Parrwang is the first new production announced for VO's return in 2021, after a heavily truncated 2020 season, and is due to premiere in June. The announcement comes on the company's 15th anniversary and is accompanied by a new award: a $50,000 opera prize for emerging singers that includes professional work and private mentorship.

VO artistic director Richard Mills says the symbolism of a dawn story, in a year when the performing arts will (it is hoped) be reborn from a dark, painful 2020, is a welcome coincidence.

Mills says he wanted Cheetham to write a piece "steeped in her own culture, and the Wadawurrung language, and the stories in the country around Melbourne". The production will be part of the company's school program, livestreamed to thousands of primary and secondary students statewide.

"I thought it would be really beautiful for the young people of Melbourne to see a First Nations creation story, sung by a largely indigenous cast to point out the richness of First Nations culture that we're living in," Mills says.

The great opera canon has enduring value but, Mills says, if opera does not grow, change and speak to its society "it will become a total museum".

Cheetham says she is trying to break through "this premise that classical music is not relevant for First Nations people".

Some people live in fear of magpies, and I'm sorry for that. But they sing, and sing to you. And that carolling is the most glorious thing.

"Of course it is, all music is," she says. "As a First Nations composer I have a duty of care around the telling of stories that are of important cultural significance, and opera is the ultimate vehicle for that. It represents in the fullest sense the way the arts were embedded into indigenous cultures: the singer was also the painter, and the painter the dancer, and the dancer the storyteller."

For her first opera, 2010's Pecan Summer, Cheetham sought out a colleague to help her orchestrate the score; this opera is all her own work. For a "reveal moment" it will be sung in the Wadawurrung language.

Cheetham says she felt drawn to the story of the dawn.

"That symbolises an awakening," she says. "When I allow myself to imagine what next year will be like, when we reemerge from this chaos, the opportunity and the possibilities that brings: that sustains me. It brings hope.

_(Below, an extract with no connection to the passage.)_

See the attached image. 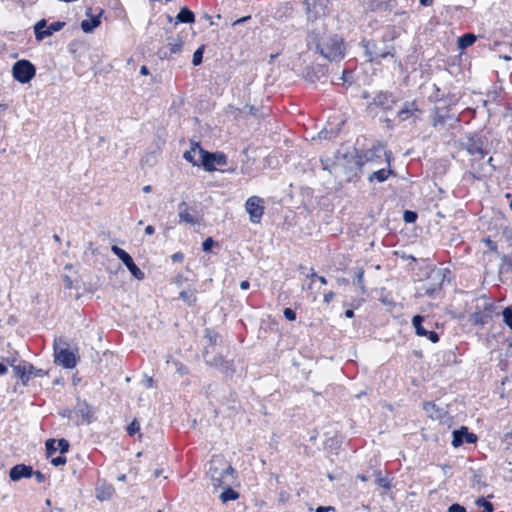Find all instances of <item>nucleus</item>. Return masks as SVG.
<instances>
[{"label":"nucleus","instance_id":"obj_30","mask_svg":"<svg viewBox=\"0 0 512 512\" xmlns=\"http://www.w3.org/2000/svg\"><path fill=\"white\" fill-rule=\"evenodd\" d=\"M183 44H184V42L180 37H178L176 39H172L169 42L171 53H174V54L179 53L182 50Z\"/></svg>","mask_w":512,"mask_h":512},{"label":"nucleus","instance_id":"obj_64","mask_svg":"<svg viewBox=\"0 0 512 512\" xmlns=\"http://www.w3.org/2000/svg\"><path fill=\"white\" fill-rule=\"evenodd\" d=\"M151 191V186L150 185H146L143 187V192L144 193H149Z\"/></svg>","mask_w":512,"mask_h":512},{"label":"nucleus","instance_id":"obj_24","mask_svg":"<svg viewBox=\"0 0 512 512\" xmlns=\"http://www.w3.org/2000/svg\"><path fill=\"white\" fill-rule=\"evenodd\" d=\"M224 490L220 494V499L223 503H226L230 500H236L239 497V494L234 491L231 486L222 487Z\"/></svg>","mask_w":512,"mask_h":512},{"label":"nucleus","instance_id":"obj_49","mask_svg":"<svg viewBox=\"0 0 512 512\" xmlns=\"http://www.w3.org/2000/svg\"><path fill=\"white\" fill-rule=\"evenodd\" d=\"M333 297H334V293L333 292H328L324 296V302L327 303V304L330 303L332 301Z\"/></svg>","mask_w":512,"mask_h":512},{"label":"nucleus","instance_id":"obj_22","mask_svg":"<svg viewBox=\"0 0 512 512\" xmlns=\"http://www.w3.org/2000/svg\"><path fill=\"white\" fill-rule=\"evenodd\" d=\"M178 22L181 23H193L195 20V16L192 11L188 8H182L176 16Z\"/></svg>","mask_w":512,"mask_h":512},{"label":"nucleus","instance_id":"obj_61","mask_svg":"<svg viewBox=\"0 0 512 512\" xmlns=\"http://www.w3.org/2000/svg\"><path fill=\"white\" fill-rule=\"evenodd\" d=\"M318 277L319 276L314 271L311 272V274H310L311 280L318 279ZM311 283H313V281H311ZM310 285H312V284H310ZM309 287L311 288V286H309Z\"/></svg>","mask_w":512,"mask_h":512},{"label":"nucleus","instance_id":"obj_36","mask_svg":"<svg viewBox=\"0 0 512 512\" xmlns=\"http://www.w3.org/2000/svg\"><path fill=\"white\" fill-rule=\"evenodd\" d=\"M257 108L254 107V106H250V105H245L243 107V109H241V113L245 116L247 115H253V116H257Z\"/></svg>","mask_w":512,"mask_h":512},{"label":"nucleus","instance_id":"obj_54","mask_svg":"<svg viewBox=\"0 0 512 512\" xmlns=\"http://www.w3.org/2000/svg\"><path fill=\"white\" fill-rule=\"evenodd\" d=\"M154 227L152 225H148L146 228H145V234L146 235H152L154 233Z\"/></svg>","mask_w":512,"mask_h":512},{"label":"nucleus","instance_id":"obj_2","mask_svg":"<svg viewBox=\"0 0 512 512\" xmlns=\"http://www.w3.org/2000/svg\"><path fill=\"white\" fill-rule=\"evenodd\" d=\"M207 473L215 489L231 486L234 482V469L221 455L212 457Z\"/></svg>","mask_w":512,"mask_h":512},{"label":"nucleus","instance_id":"obj_9","mask_svg":"<svg viewBox=\"0 0 512 512\" xmlns=\"http://www.w3.org/2000/svg\"><path fill=\"white\" fill-rule=\"evenodd\" d=\"M421 113L420 108L415 100L406 101L403 103L401 109L397 113V117L399 121H407L412 120L415 122L419 119V114Z\"/></svg>","mask_w":512,"mask_h":512},{"label":"nucleus","instance_id":"obj_60","mask_svg":"<svg viewBox=\"0 0 512 512\" xmlns=\"http://www.w3.org/2000/svg\"><path fill=\"white\" fill-rule=\"evenodd\" d=\"M204 18H205L206 20H208V22H209V24H210V25H214V24H215V23H214V21H213V19H212V17H211L210 15L205 14V15H204Z\"/></svg>","mask_w":512,"mask_h":512},{"label":"nucleus","instance_id":"obj_35","mask_svg":"<svg viewBox=\"0 0 512 512\" xmlns=\"http://www.w3.org/2000/svg\"><path fill=\"white\" fill-rule=\"evenodd\" d=\"M55 443H56V440H54V439H49L46 441V451H47L48 457L52 456V454L55 453L56 450L58 449L55 447Z\"/></svg>","mask_w":512,"mask_h":512},{"label":"nucleus","instance_id":"obj_25","mask_svg":"<svg viewBox=\"0 0 512 512\" xmlns=\"http://www.w3.org/2000/svg\"><path fill=\"white\" fill-rule=\"evenodd\" d=\"M47 28V23L45 19H42L38 21L34 27L35 37L38 41L43 40L46 38V35H44V31Z\"/></svg>","mask_w":512,"mask_h":512},{"label":"nucleus","instance_id":"obj_32","mask_svg":"<svg viewBox=\"0 0 512 512\" xmlns=\"http://www.w3.org/2000/svg\"><path fill=\"white\" fill-rule=\"evenodd\" d=\"M338 135V130H334V129H331V130H327L326 128L322 129L319 134H318V137L320 139H332L334 137H336Z\"/></svg>","mask_w":512,"mask_h":512},{"label":"nucleus","instance_id":"obj_33","mask_svg":"<svg viewBox=\"0 0 512 512\" xmlns=\"http://www.w3.org/2000/svg\"><path fill=\"white\" fill-rule=\"evenodd\" d=\"M203 50H204V46H201L199 47L193 54V60H192V63L193 65L197 66L199 64H201L202 62V57H203Z\"/></svg>","mask_w":512,"mask_h":512},{"label":"nucleus","instance_id":"obj_46","mask_svg":"<svg viewBox=\"0 0 512 512\" xmlns=\"http://www.w3.org/2000/svg\"><path fill=\"white\" fill-rule=\"evenodd\" d=\"M32 476H35L36 480L39 482V483H42L45 481V475L40 472V471H35L33 472V475Z\"/></svg>","mask_w":512,"mask_h":512},{"label":"nucleus","instance_id":"obj_20","mask_svg":"<svg viewBox=\"0 0 512 512\" xmlns=\"http://www.w3.org/2000/svg\"><path fill=\"white\" fill-rule=\"evenodd\" d=\"M424 410L429 414V417L435 420H441L444 416V411L436 408L435 404L431 402L424 403Z\"/></svg>","mask_w":512,"mask_h":512},{"label":"nucleus","instance_id":"obj_7","mask_svg":"<svg viewBox=\"0 0 512 512\" xmlns=\"http://www.w3.org/2000/svg\"><path fill=\"white\" fill-rule=\"evenodd\" d=\"M363 47L365 50V56L367 60L369 61H379L380 59H383L387 57L388 55H392V48L389 49L388 47H384L381 44H376L374 42H364Z\"/></svg>","mask_w":512,"mask_h":512},{"label":"nucleus","instance_id":"obj_39","mask_svg":"<svg viewBox=\"0 0 512 512\" xmlns=\"http://www.w3.org/2000/svg\"><path fill=\"white\" fill-rule=\"evenodd\" d=\"M58 449L60 450L61 453H65L68 451L69 449V443L66 439H60L58 440Z\"/></svg>","mask_w":512,"mask_h":512},{"label":"nucleus","instance_id":"obj_5","mask_svg":"<svg viewBox=\"0 0 512 512\" xmlns=\"http://www.w3.org/2000/svg\"><path fill=\"white\" fill-rule=\"evenodd\" d=\"M328 0H305L307 20L314 22L326 15Z\"/></svg>","mask_w":512,"mask_h":512},{"label":"nucleus","instance_id":"obj_50","mask_svg":"<svg viewBox=\"0 0 512 512\" xmlns=\"http://www.w3.org/2000/svg\"><path fill=\"white\" fill-rule=\"evenodd\" d=\"M485 242L491 250L496 251L497 246L495 242L491 241L490 239H485Z\"/></svg>","mask_w":512,"mask_h":512},{"label":"nucleus","instance_id":"obj_56","mask_svg":"<svg viewBox=\"0 0 512 512\" xmlns=\"http://www.w3.org/2000/svg\"><path fill=\"white\" fill-rule=\"evenodd\" d=\"M140 73H141L142 75H145V76H146V75H148V74H149V70H148V68H147L146 66H142V67L140 68Z\"/></svg>","mask_w":512,"mask_h":512},{"label":"nucleus","instance_id":"obj_16","mask_svg":"<svg viewBox=\"0 0 512 512\" xmlns=\"http://www.w3.org/2000/svg\"><path fill=\"white\" fill-rule=\"evenodd\" d=\"M394 101L390 99V96L384 92H378L372 99V102H369L367 108H371L372 106H376L382 109H391Z\"/></svg>","mask_w":512,"mask_h":512},{"label":"nucleus","instance_id":"obj_11","mask_svg":"<svg viewBox=\"0 0 512 512\" xmlns=\"http://www.w3.org/2000/svg\"><path fill=\"white\" fill-rule=\"evenodd\" d=\"M7 362L12 367L14 376L20 379L23 382V384H26L31 377L32 370H34V366L29 365L27 367L26 365L22 364H15L16 360L14 358L11 360L8 359Z\"/></svg>","mask_w":512,"mask_h":512},{"label":"nucleus","instance_id":"obj_48","mask_svg":"<svg viewBox=\"0 0 512 512\" xmlns=\"http://www.w3.org/2000/svg\"><path fill=\"white\" fill-rule=\"evenodd\" d=\"M63 282L66 288L70 289L72 288V280L69 278V276L65 275L63 277Z\"/></svg>","mask_w":512,"mask_h":512},{"label":"nucleus","instance_id":"obj_44","mask_svg":"<svg viewBox=\"0 0 512 512\" xmlns=\"http://www.w3.org/2000/svg\"><path fill=\"white\" fill-rule=\"evenodd\" d=\"M377 485L384 487L386 489H390V483L386 478L378 477L376 479Z\"/></svg>","mask_w":512,"mask_h":512},{"label":"nucleus","instance_id":"obj_63","mask_svg":"<svg viewBox=\"0 0 512 512\" xmlns=\"http://www.w3.org/2000/svg\"><path fill=\"white\" fill-rule=\"evenodd\" d=\"M344 83L348 81L347 73L343 71L342 76L340 78Z\"/></svg>","mask_w":512,"mask_h":512},{"label":"nucleus","instance_id":"obj_6","mask_svg":"<svg viewBox=\"0 0 512 512\" xmlns=\"http://www.w3.org/2000/svg\"><path fill=\"white\" fill-rule=\"evenodd\" d=\"M111 250L114 255H116L127 267V269L131 272V274L138 280L144 279V272L140 270L139 267L134 263L132 257L122 248L113 245Z\"/></svg>","mask_w":512,"mask_h":512},{"label":"nucleus","instance_id":"obj_57","mask_svg":"<svg viewBox=\"0 0 512 512\" xmlns=\"http://www.w3.org/2000/svg\"><path fill=\"white\" fill-rule=\"evenodd\" d=\"M419 1L423 6H430V5H432V2H433V0H419Z\"/></svg>","mask_w":512,"mask_h":512},{"label":"nucleus","instance_id":"obj_47","mask_svg":"<svg viewBox=\"0 0 512 512\" xmlns=\"http://www.w3.org/2000/svg\"><path fill=\"white\" fill-rule=\"evenodd\" d=\"M315 512H334V507H332V506L318 507Z\"/></svg>","mask_w":512,"mask_h":512},{"label":"nucleus","instance_id":"obj_37","mask_svg":"<svg viewBox=\"0 0 512 512\" xmlns=\"http://www.w3.org/2000/svg\"><path fill=\"white\" fill-rule=\"evenodd\" d=\"M139 430H140V425L136 420L132 421L130 423V425L127 427V432L129 435H134Z\"/></svg>","mask_w":512,"mask_h":512},{"label":"nucleus","instance_id":"obj_8","mask_svg":"<svg viewBox=\"0 0 512 512\" xmlns=\"http://www.w3.org/2000/svg\"><path fill=\"white\" fill-rule=\"evenodd\" d=\"M246 211L249 214V218L253 223H259L261 221L264 212V200L258 196H251L246 201Z\"/></svg>","mask_w":512,"mask_h":512},{"label":"nucleus","instance_id":"obj_10","mask_svg":"<svg viewBox=\"0 0 512 512\" xmlns=\"http://www.w3.org/2000/svg\"><path fill=\"white\" fill-rule=\"evenodd\" d=\"M452 435V445L455 448L461 446L464 442L472 444L477 441V436L474 433L468 432V428L464 426L459 430H454Z\"/></svg>","mask_w":512,"mask_h":512},{"label":"nucleus","instance_id":"obj_52","mask_svg":"<svg viewBox=\"0 0 512 512\" xmlns=\"http://www.w3.org/2000/svg\"><path fill=\"white\" fill-rule=\"evenodd\" d=\"M8 372V368L4 363L0 362V375H5Z\"/></svg>","mask_w":512,"mask_h":512},{"label":"nucleus","instance_id":"obj_1","mask_svg":"<svg viewBox=\"0 0 512 512\" xmlns=\"http://www.w3.org/2000/svg\"><path fill=\"white\" fill-rule=\"evenodd\" d=\"M308 46L315 47L316 51L324 58L333 61L344 56V46L342 38L336 34L311 33L308 38Z\"/></svg>","mask_w":512,"mask_h":512},{"label":"nucleus","instance_id":"obj_45","mask_svg":"<svg viewBox=\"0 0 512 512\" xmlns=\"http://www.w3.org/2000/svg\"><path fill=\"white\" fill-rule=\"evenodd\" d=\"M416 219V213L412 212V211H405L404 213V220L406 222H413L415 221Z\"/></svg>","mask_w":512,"mask_h":512},{"label":"nucleus","instance_id":"obj_19","mask_svg":"<svg viewBox=\"0 0 512 512\" xmlns=\"http://www.w3.org/2000/svg\"><path fill=\"white\" fill-rule=\"evenodd\" d=\"M102 11L97 16H92L91 19H85L81 22V28L85 33H91L95 28H97L101 21L100 15Z\"/></svg>","mask_w":512,"mask_h":512},{"label":"nucleus","instance_id":"obj_41","mask_svg":"<svg viewBox=\"0 0 512 512\" xmlns=\"http://www.w3.org/2000/svg\"><path fill=\"white\" fill-rule=\"evenodd\" d=\"M448 512H466V508L460 504H452L448 508Z\"/></svg>","mask_w":512,"mask_h":512},{"label":"nucleus","instance_id":"obj_17","mask_svg":"<svg viewBox=\"0 0 512 512\" xmlns=\"http://www.w3.org/2000/svg\"><path fill=\"white\" fill-rule=\"evenodd\" d=\"M75 412L79 414L84 421L87 423L90 422L93 412L91 406L86 401L78 399L75 406Z\"/></svg>","mask_w":512,"mask_h":512},{"label":"nucleus","instance_id":"obj_55","mask_svg":"<svg viewBox=\"0 0 512 512\" xmlns=\"http://www.w3.org/2000/svg\"><path fill=\"white\" fill-rule=\"evenodd\" d=\"M240 288L242 290H247L249 288V282L247 280H244L240 283Z\"/></svg>","mask_w":512,"mask_h":512},{"label":"nucleus","instance_id":"obj_42","mask_svg":"<svg viewBox=\"0 0 512 512\" xmlns=\"http://www.w3.org/2000/svg\"><path fill=\"white\" fill-rule=\"evenodd\" d=\"M214 245V241L212 238H207L203 244H202V247H203V251L205 252H209L212 248V246Z\"/></svg>","mask_w":512,"mask_h":512},{"label":"nucleus","instance_id":"obj_21","mask_svg":"<svg viewBox=\"0 0 512 512\" xmlns=\"http://www.w3.org/2000/svg\"><path fill=\"white\" fill-rule=\"evenodd\" d=\"M325 76V73L323 71V68H320L319 66L317 67H309L307 68V72H306V78L310 81V82H316V81H319L321 80L322 77Z\"/></svg>","mask_w":512,"mask_h":512},{"label":"nucleus","instance_id":"obj_23","mask_svg":"<svg viewBox=\"0 0 512 512\" xmlns=\"http://www.w3.org/2000/svg\"><path fill=\"white\" fill-rule=\"evenodd\" d=\"M392 173V171L390 169H379L377 171H374L370 176H369V181H374V180H377L378 182H384L385 180H387L388 176Z\"/></svg>","mask_w":512,"mask_h":512},{"label":"nucleus","instance_id":"obj_58","mask_svg":"<svg viewBox=\"0 0 512 512\" xmlns=\"http://www.w3.org/2000/svg\"><path fill=\"white\" fill-rule=\"evenodd\" d=\"M353 315H354V313H353V310H352V309H348V310H346V311H345V316H346L347 318H352V317H353Z\"/></svg>","mask_w":512,"mask_h":512},{"label":"nucleus","instance_id":"obj_27","mask_svg":"<svg viewBox=\"0 0 512 512\" xmlns=\"http://www.w3.org/2000/svg\"><path fill=\"white\" fill-rule=\"evenodd\" d=\"M179 296L188 305H192L196 302V293L194 290H183L180 292Z\"/></svg>","mask_w":512,"mask_h":512},{"label":"nucleus","instance_id":"obj_28","mask_svg":"<svg viewBox=\"0 0 512 512\" xmlns=\"http://www.w3.org/2000/svg\"><path fill=\"white\" fill-rule=\"evenodd\" d=\"M64 26H65V22H61V21L53 22L46 28V30L44 31V35H46V37H49V36L53 35L55 32L60 31Z\"/></svg>","mask_w":512,"mask_h":512},{"label":"nucleus","instance_id":"obj_18","mask_svg":"<svg viewBox=\"0 0 512 512\" xmlns=\"http://www.w3.org/2000/svg\"><path fill=\"white\" fill-rule=\"evenodd\" d=\"M179 219L180 222H186L191 225H195L198 223L197 218L188 212L186 203L184 202L179 205Z\"/></svg>","mask_w":512,"mask_h":512},{"label":"nucleus","instance_id":"obj_62","mask_svg":"<svg viewBox=\"0 0 512 512\" xmlns=\"http://www.w3.org/2000/svg\"><path fill=\"white\" fill-rule=\"evenodd\" d=\"M322 285H326L327 284V280L325 279V277L323 276H319L318 279H317Z\"/></svg>","mask_w":512,"mask_h":512},{"label":"nucleus","instance_id":"obj_3","mask_svg":"<svg viewBox=\"0 0 512 512\" xmlns=\"http://www.w3.org/2000/svg\"><path fill=\"white\" fill-rule=\"evenodd\" d=\"M12 74L15 80L25 84L34 78L36 68L30 61L23 59L14 63L12 67Z\"/></svg>","mask_w":512,"mask_h":512},{"label":"nucleus","instance_id":"obj_15","mask_svg":"<svg viewBox=\"0 0 512 512\" xmlns=\"http://www.w3.org/2000/svg\"><path fill=\"white\" fill-rule=\"evenodd\" d=\"M32 475V467L25 464L15 465L9 471V477L12 481H19L22 478H30Z\"/></svg>","mask_w":512,"mask_h":512},{"label":"nucleus","instance_id":"obj_38","mask_svg":"<svg viewBox=\"0 0 512 512\" xmlns=\"http://www.w3.org/2000/svg\"><path fill=\"white\" fill-rule=\"evenodd\" d=\"M205 337L209 340L211 344H215L218 338V334L207 329L205 331Z\"/></svg>","mask_w":512,"mask_h":512},{"label":"nucleus","instance_id":"obj_34","mask_svg":"<svg viewBox=\"0 0 512 512\" xmlns=\"http://www.w3.org/2000/svg\"><path fill=\"white\" fill-rule=\"evenodd\" d=\"M503 319L505 324L512 329V309L511 308H505L503 310Z\"/></svg>","mask_w":512,"mask_h":512},{"label":"nucleus","instance_id":"obj_4","mask_svg":"<svg viewBox=\"0 0 512 512\" xmlns=\"http://www.w3.org/2000/svg\"><path fill=\"white\" fill-rule=\"evenodd\" d=\"M54 361L56 364L67 369H72L77 365L78 357L76 352L66 348H60L54 343Z\"/></svg>","mask_w":512,"mask_h":512},{"label":"nucleus","instance_id":"obj_14","mask_svg":"<svg viewBox=\"0 0 512 512\" xmlns=\"http://www.w3.org/2000/svg\"><path fill=\"white\" fill-rule=\"evenodd\" d=\"M226 164V156L224 154H214L205 152L203 167L207 171H212L215 169V165H225Z\"/></svg>","mask_w":512,"mask_h":512},{"label":"nucleus","instance_id":"obj_43","mask_svg":"<svg viewBox=\"0 0 512 512\" xmlns=\"http://www.w3.org/2000/svg\"><path fill=\"white\" fill-rule=\"evenodd\" d=\"M66 463V458L64 456H58L51 460V464L54 466H60Z\"/></svg>","mask_w":512,"mask_h":512},{"label":"nucleus","instance_id":"obj_53","mask_svg":"<svg viewBox=\"0 0 512 512\" xmlns=\"http://www.w3.org/2000/svg\"><path fill=\"white\" fill-rule=\"evenodd\" d=\"M44 375V372L41 369H36L34 367V370H32L31 376H42Z\"/></svg>","mask_w":512,"mask_h":512},{"label":"nucleus","instance_id":"obj_12","mask_svg":"<svg viewBox=\"0 0 512 512\" xmlns=\"http://www.w3.org/2000/svg\"><path fill=\"white\" fill-rule=\"evenodd\" d=\"M205 152L198 143H192L190 149L184 153V158L194 166H203Z\"/></svg>","mask_w":512,"mask_h":512},{"label":"nucleus","instance_id":"obj_31","mask_svg":"<svg viewBox=\"0 0 512 512\" xmlns=\"http://www.w3.org/2000/svg\"><path fill=\"white\" fill-rule=\"evenodd\" d=\"M470 321L475 325H484L487 322V316L480 312H475L470 315Z\"/></svg>","mask_w":512,"mask_h":512},{"label":"nucleus","instance_id":"obj_26","mask_svg":"<svg viewBox=\"0 0 512 512\" xmlns=\"http://www.w3.org/2000/svg\"><path fill=\"white\" fill-rule=\"evenodd\" d=\"M476 40V36L474 34H465L458 39V46L461 49H465L471 46Z\"/></svg>","mask_w":512,"mask_h":512},{"label":"nucleus","instance_id":"obj_51","mask_svg":"<svg viewBox=\"0 0 512 512\" xmlns=\"http://www.w3.org/2000/svg\"><path fill=\"white\" fill-rule=\"evenodd\" d=\"M249 18H250V16H246V17H242V18H240V19H237V20H235V21L232 23V25H233V26H235V25H238V24H240V23H243V22L247 21Z\"/></svg>","mask_w":512,"mask_h":512},{"label":"nucleus","instance_id":"obj_29","mask_svg":"<svg viewBox=\"0 0 512 512\" xmlns=\"http://www.w3.org/2000/svg\"><path fill=\"white\" fill-rule=\"evenodd\" d=\"M355 281H354V284H356L357 286H359V288L361 289L362 293L365 292V286H364V270L363 268H356L355 269Z\"/></svg>","mask_w":512,"mask_h":512},{"label":"nucleus","instance_id":"obj_13","mask_svg":"<svg viewBox=\"0 0 512 512\" xmlns=\"http://www.w3.org/2000/svg\"><path fill=\"white\" fill-rule=\"evenodd\" d=\"M423 321H424L423 316L416 315L413 317L412 324H413V327L415 328L416 334L418 336H428L429 340L432 343H437L439 340L438 334L434 331H429V330L425 329L422 325Z\"/></svg>","mask_w":512,"mask_h":512},{"label":"nucleus","instance_id":"obj_40","mask_svg":"<svg viewBox=\"0 0 512 512\" xmlns=\"http://www.w3.org/2000/svg\"><path fill=\"white\" fill-rule=\"evenodd\" d=\"M283 313L285 318L289 321H294L296 319V313L290 308H285Z\"/></svg>","mask_w":512,"mask_h":512},{"label":"nucleus","instance_id":"obj_59","mask_svg":"<svg viewBox=\"0 0 512 512\" xmlns=\"http://www.w3.org/2000/svg\"><path fill=\"white\" fill-rule=\"evenodd\" d=\"M442 120H443L442 116L435 117L434 126H437L439 123H442Z\"/></svg>","mask_w":512,"mask_h":512}]
</instances>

"But we can't just re-emerge from this without considering what it is that maybe kept us in darkness. The dawn is a story of moving from ignorance to understanding. And that is a journey all Australia is on right now.

"My Aboriginal grandparents lived with permits and curfews for decades, not weeks. And here I am… Never did I fully understand that, in my bones, in my spirit, until I experienced a tiny sliver of that deprivation.

"There's an opportunity for Victorians to say we went through this hideous thing… now what do we do? Do we move from knowing about it, to understanding it?

"That's this beautiful story, of Parrwang deciding to lift the blanket of the sky."